When it’s time for mom and dad to make the budget, don’t be afraid to set up shop in the kitchen while the kids play on the floor or in the room next to you. Even if it’s just for a few minutes, let them sit at the table next to you and “count” their own money while you make the budget.
The key here is that your kids see you budgeting. Think about how cool it would be to raise children who go their entire lives seeing a monthly budget as a perfectly normal thing to do!
2. Get Your Kids Involved
In our book, Smart Money Smart Kids, my dad shares the story of teaching my older sister, Denise, how to write a check. While he was paying bills, she popped up beside him and asked what he was doing. So he pulled up a chair and taught her how to write a check. She was about 10 years old at the time.

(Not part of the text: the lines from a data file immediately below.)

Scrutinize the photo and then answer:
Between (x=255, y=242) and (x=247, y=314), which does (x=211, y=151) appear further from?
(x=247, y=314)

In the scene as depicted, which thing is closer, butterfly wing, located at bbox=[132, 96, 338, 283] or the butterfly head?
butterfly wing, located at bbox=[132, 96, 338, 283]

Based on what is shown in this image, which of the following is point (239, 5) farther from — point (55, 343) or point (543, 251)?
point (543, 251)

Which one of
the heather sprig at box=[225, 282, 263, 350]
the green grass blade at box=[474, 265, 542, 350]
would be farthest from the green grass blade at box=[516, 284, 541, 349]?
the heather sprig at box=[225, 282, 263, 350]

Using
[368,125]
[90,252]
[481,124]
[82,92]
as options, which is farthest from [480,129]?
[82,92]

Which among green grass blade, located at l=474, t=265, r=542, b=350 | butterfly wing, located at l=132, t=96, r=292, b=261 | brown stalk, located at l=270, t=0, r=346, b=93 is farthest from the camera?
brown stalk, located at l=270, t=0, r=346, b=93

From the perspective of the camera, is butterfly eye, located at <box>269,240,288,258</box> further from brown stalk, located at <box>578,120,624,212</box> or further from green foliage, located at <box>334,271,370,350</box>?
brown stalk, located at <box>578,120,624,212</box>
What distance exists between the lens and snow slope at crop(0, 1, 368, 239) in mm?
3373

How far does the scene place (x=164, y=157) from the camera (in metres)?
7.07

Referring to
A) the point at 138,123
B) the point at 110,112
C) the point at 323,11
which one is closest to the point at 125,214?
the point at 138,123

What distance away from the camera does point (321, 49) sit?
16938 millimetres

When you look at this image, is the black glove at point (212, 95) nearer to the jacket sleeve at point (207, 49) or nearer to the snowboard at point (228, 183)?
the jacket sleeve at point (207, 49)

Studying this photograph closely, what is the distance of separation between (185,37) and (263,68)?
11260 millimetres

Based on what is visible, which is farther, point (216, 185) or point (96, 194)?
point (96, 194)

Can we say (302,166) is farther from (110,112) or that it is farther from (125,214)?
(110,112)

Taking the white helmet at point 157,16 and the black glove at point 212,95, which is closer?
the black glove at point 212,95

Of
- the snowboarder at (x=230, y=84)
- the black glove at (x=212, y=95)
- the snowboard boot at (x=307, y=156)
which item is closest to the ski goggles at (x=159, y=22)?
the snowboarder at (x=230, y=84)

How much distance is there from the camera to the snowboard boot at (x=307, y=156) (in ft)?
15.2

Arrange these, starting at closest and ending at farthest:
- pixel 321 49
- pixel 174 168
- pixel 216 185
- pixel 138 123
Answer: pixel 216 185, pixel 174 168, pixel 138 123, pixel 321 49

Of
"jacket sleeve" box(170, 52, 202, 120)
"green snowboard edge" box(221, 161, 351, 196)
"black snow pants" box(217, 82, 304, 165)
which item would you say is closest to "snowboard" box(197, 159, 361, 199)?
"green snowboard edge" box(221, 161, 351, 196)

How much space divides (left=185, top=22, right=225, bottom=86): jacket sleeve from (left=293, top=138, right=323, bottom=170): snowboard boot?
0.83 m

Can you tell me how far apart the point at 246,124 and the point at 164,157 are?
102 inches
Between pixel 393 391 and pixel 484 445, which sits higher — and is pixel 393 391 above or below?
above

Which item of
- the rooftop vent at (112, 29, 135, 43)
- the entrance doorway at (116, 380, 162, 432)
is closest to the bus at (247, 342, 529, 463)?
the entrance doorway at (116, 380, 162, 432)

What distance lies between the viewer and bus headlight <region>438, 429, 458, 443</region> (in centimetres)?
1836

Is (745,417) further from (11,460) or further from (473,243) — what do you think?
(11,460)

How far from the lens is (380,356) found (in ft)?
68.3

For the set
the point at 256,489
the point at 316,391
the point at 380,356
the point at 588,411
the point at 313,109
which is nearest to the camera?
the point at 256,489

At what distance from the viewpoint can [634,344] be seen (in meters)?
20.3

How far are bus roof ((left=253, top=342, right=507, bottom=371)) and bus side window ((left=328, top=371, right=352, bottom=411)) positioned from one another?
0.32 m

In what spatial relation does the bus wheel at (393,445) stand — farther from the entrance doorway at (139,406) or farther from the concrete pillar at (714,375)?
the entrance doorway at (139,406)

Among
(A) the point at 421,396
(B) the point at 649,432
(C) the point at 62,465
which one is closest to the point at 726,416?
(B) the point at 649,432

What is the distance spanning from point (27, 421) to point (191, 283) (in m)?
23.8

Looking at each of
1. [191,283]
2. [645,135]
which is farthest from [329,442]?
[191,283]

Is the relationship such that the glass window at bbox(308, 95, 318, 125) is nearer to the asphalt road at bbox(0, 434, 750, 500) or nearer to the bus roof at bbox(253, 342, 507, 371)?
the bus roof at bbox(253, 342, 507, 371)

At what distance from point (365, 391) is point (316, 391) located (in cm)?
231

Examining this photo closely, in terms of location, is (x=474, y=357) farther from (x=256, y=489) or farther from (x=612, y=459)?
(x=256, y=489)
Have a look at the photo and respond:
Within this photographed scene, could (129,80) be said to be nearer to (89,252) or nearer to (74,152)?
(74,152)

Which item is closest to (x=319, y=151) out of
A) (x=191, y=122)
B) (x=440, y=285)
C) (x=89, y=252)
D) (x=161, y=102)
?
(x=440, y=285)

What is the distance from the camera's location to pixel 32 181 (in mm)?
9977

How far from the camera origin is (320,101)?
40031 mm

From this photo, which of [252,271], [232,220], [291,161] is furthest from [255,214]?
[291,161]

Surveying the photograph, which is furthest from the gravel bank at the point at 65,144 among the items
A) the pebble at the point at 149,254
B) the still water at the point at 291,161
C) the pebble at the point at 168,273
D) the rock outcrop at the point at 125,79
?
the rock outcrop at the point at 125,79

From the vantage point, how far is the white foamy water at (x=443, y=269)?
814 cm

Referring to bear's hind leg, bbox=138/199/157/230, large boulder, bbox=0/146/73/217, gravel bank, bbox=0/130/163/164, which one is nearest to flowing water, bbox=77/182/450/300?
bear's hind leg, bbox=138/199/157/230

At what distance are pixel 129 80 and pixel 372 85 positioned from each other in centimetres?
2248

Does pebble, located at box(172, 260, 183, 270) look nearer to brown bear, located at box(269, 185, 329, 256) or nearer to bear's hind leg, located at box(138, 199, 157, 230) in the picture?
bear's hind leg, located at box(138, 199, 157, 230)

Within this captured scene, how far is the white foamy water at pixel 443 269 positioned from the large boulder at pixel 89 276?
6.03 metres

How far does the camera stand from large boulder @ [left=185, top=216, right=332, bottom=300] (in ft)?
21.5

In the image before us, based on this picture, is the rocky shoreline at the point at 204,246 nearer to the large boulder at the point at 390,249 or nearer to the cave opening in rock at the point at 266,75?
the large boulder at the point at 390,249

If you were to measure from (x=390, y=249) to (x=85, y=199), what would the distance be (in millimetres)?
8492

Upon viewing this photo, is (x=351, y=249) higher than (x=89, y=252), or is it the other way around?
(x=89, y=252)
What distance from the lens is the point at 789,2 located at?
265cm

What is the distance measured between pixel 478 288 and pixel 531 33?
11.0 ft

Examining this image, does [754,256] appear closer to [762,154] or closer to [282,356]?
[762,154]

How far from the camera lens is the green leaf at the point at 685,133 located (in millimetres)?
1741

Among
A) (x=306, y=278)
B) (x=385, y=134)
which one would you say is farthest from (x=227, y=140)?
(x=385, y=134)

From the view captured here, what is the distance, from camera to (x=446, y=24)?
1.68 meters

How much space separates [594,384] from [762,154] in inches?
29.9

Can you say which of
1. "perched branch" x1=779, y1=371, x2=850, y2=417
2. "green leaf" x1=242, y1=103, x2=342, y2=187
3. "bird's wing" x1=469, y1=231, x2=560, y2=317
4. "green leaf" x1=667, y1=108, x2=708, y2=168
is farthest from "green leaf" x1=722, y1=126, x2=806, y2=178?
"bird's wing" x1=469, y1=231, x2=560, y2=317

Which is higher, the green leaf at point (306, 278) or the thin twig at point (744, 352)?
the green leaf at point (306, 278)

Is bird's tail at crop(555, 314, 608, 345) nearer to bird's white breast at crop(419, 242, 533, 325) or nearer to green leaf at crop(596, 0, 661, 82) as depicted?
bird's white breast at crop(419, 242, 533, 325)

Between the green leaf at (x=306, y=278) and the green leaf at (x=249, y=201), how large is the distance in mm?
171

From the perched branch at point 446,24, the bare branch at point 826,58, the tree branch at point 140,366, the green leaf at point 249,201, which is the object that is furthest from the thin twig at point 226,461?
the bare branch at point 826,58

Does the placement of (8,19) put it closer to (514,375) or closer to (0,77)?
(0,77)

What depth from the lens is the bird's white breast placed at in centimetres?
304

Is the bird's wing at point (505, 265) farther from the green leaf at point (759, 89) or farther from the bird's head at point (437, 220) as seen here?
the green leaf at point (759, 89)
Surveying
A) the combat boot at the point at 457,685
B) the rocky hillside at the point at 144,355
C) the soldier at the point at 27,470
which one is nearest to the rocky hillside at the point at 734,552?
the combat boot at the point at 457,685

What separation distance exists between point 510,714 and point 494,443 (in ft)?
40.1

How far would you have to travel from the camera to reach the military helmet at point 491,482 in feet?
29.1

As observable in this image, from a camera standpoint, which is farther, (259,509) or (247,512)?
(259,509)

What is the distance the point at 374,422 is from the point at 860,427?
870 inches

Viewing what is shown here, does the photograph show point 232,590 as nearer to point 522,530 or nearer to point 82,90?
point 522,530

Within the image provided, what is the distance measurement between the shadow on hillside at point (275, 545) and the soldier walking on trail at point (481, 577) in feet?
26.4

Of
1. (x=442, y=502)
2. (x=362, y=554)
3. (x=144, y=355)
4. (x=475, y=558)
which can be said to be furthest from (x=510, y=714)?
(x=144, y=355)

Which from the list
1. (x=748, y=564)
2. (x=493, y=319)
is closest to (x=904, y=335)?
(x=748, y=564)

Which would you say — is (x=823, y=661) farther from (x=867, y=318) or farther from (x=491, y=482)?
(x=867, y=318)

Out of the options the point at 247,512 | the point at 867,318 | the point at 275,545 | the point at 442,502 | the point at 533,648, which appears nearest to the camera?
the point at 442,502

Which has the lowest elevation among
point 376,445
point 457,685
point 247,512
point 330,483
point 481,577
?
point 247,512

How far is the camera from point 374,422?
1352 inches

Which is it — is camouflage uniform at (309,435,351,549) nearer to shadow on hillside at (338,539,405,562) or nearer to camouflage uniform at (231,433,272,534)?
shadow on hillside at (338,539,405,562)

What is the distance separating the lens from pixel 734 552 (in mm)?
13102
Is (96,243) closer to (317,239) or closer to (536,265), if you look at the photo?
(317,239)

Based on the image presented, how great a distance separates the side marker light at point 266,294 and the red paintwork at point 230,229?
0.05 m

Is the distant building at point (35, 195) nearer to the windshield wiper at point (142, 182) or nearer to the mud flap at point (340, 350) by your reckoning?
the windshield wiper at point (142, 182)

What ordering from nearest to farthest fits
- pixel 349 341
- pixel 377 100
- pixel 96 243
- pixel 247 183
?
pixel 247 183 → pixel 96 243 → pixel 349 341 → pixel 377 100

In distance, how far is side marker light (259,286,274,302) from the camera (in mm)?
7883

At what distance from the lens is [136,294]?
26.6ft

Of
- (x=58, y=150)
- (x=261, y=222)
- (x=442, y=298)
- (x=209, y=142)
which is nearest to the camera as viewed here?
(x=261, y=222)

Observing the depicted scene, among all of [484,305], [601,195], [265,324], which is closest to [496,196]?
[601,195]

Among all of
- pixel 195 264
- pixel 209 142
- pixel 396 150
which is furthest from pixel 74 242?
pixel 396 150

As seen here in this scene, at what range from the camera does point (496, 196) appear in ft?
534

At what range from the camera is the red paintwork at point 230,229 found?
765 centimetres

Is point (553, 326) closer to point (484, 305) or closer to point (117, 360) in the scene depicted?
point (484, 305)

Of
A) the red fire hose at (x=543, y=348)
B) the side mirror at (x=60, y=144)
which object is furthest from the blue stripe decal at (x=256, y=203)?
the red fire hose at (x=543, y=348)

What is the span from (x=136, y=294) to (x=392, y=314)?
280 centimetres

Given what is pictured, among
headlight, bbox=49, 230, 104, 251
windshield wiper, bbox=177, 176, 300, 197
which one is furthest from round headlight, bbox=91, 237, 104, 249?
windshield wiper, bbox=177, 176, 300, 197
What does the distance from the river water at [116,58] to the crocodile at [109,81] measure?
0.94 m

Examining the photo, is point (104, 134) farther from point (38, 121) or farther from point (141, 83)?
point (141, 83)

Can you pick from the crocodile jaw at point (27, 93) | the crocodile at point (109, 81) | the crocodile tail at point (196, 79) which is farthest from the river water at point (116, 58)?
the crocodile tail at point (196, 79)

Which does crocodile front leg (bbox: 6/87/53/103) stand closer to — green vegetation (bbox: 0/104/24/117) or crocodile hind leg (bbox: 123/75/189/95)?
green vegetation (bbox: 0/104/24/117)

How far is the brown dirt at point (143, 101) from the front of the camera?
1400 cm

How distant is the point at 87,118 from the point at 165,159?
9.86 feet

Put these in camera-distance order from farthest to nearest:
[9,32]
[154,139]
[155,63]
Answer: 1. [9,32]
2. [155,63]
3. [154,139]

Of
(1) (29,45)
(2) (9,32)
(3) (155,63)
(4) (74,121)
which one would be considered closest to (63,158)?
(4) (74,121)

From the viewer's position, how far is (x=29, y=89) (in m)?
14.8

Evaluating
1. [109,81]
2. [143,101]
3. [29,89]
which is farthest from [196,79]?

As she filled in the total amount ($238) for the electric bill, she looked at dad with complete surprise. She was shocked electricity could cost that much—especially when dad told her that was just for one month! She then understood why mom always told us to close the door when we went outside.
What a valuable experience for a child! By simply taking 10 minutes out of his day, my dad taught Denise an incredible lesson that would last for the rest of her life.
3. Teach by Example
My mom was great about this when I was growing up. She used to take me grocery shopping with her all the time. When I was 7, we were checking out and I saw her pull two $100 bills out of her purse. I was shocked! “It costs $200 to buy groceries for us?” I asked her. She laughed and told me when my little brother got older, groceries would cost even more!
Up to that point, I had just taken the food on my plate for granted. That changed when I began to understand that milk and bread and toilet paper cost money. A lot of money! The only reason that experience happened—and stuck with me—is because my mom took the time to model how budgeting worked.
Bottom line: Don’t wait until your kids are in college to teach them about money. Get started now. Keep it simple and age appropriate, but create teachable moments, get them involved, and teach by example.
Take these small steps and, 20 years from now, your kids won’t be saying, “I wish I would’ve know this stuff when I was younger!”